I had the class find the others who were writing in their genre; another invariable question, "Do we have to stay in these groups?"

"Of course not, but who's going to understand better your struggles than someone who's writing in the same genre as you?"

"I think it would be better if you mixed us up," said one gentleman.

"I will, next class," I said. "Take a few moments in your groups to exchange names, then we'll talk about your story."

"How do you know my story?" the gentleman asked as a woman--perhaps his wife -- poked him in the ribs.

"I don't know the details of your story," I said after the groups had met. "but I do know that there is only one story and that is -- something happened. Something happened and there's a story in it.

"Everything was going fine and something happened to upset the apple cart; everything was going to hell in a handbasket and something happened to make it less hellish; or nothing happened -- that is, something is always on the verge of happening, but it doesn't happen, or perhaps earth-shaking events are happening around your hero, your protagonist, but they don't affect him or her."

The room was dead silent except for the sound of pens scratching and laptop keys tapping.

"Can you repeat that?"

"Why don't you have slides?"

I repeated what I said and wrote on the whiteboard:

OK - not OK

Not OK - OK

Nothing

And I said, "Writing well means listening well. The slides are on my website. OK, quick show of hands; as far as you know at this minute, how many of you have a story in mind where everything starts OK and things go awry? And... they start awry and get better? How about nothing happens?"

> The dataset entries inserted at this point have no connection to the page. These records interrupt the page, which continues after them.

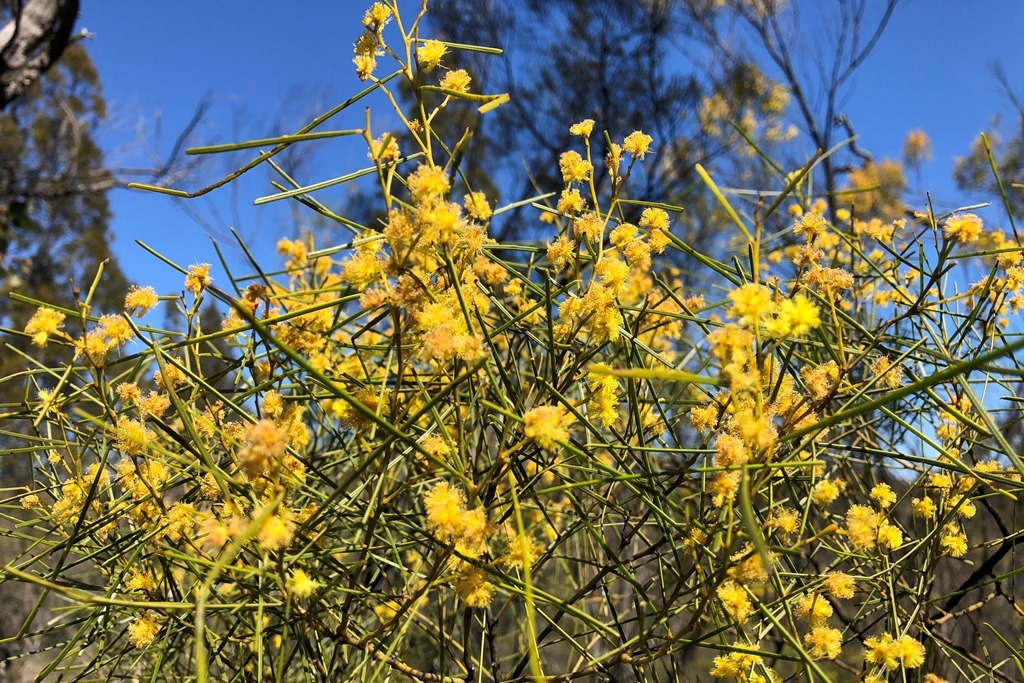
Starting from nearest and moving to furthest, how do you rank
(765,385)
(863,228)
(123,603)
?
(123,603) → (765,385) → (863,228)

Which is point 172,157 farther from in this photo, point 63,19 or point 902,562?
point 902,562

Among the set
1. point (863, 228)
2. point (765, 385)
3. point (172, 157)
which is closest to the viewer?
point (765, 385)

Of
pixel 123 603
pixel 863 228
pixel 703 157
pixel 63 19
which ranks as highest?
pixel 703 157

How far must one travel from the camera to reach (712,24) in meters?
2.64

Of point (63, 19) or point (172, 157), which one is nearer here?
point (63, 19)

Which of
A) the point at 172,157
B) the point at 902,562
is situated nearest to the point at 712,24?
the point at 172,157

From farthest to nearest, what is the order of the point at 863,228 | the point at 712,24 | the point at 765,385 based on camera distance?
the point at 712,24 < the point at 863,228 < the point at 765,385

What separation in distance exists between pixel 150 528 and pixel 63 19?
167 centimetres

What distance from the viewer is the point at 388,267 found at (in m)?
0.27

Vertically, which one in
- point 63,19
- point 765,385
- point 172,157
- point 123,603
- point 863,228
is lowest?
point 123,603

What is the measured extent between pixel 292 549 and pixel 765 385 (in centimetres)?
28

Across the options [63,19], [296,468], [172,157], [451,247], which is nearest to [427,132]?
[451,247]

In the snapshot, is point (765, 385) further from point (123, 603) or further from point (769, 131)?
point (769, 131)

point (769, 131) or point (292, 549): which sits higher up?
point (769, 131)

The two poets looked at each other and laughed. I said, "Poetry is a little different. There can be an arc of action--that's what we're talking about here -- the arc of action; but many poems are a snapshot of something in the human condition, explored in nuanced ways; poetry is more like painting to me."

“But there’s still a story.” said one of the students. “I make up stories about paintings all the time.”